Identify each line in the data below that contains the word "which", and copy those lines out in full.

>> BEGIN DATA IN THIS EXERCISE

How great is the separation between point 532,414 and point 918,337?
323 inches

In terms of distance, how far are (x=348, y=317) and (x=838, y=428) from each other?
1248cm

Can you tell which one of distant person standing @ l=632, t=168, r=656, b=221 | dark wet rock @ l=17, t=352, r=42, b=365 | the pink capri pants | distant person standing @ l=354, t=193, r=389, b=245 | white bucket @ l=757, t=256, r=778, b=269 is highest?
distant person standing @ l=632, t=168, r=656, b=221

>> END DATA IN THIS EXERCISE
>> BEGIN DATA IN THIS EXERCISE

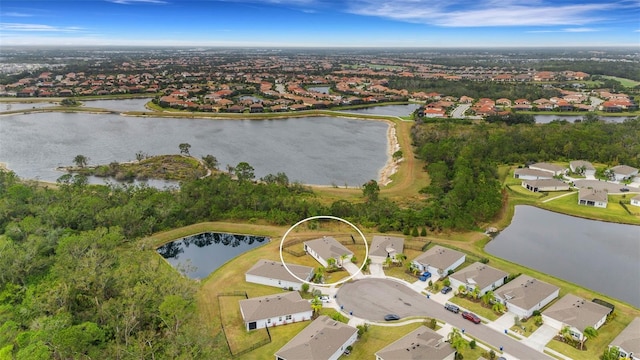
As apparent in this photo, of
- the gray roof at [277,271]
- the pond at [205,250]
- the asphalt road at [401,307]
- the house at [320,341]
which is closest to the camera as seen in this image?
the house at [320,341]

>> END DATA IN THIS EXERCISE
>> BEGIN DATA IN THIS EXERCISE

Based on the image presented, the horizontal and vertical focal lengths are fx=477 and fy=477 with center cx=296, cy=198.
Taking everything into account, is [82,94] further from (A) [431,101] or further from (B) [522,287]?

>> END DATA IN THIS EXERCISE

- [EXPECTED OUTPUT]
Can you tell which one of distant person standing @ l=632, t=168, r=656, b=221 | dark wet rock @ l=17, t=352, r=42, b=365 | the pink capri pants | distant person standing @ l=354, t=193, r=389, b=245 | white bucket @ l=757, t=256, r=778, b=269 is highest?
which is closest to the camera as seen in this image?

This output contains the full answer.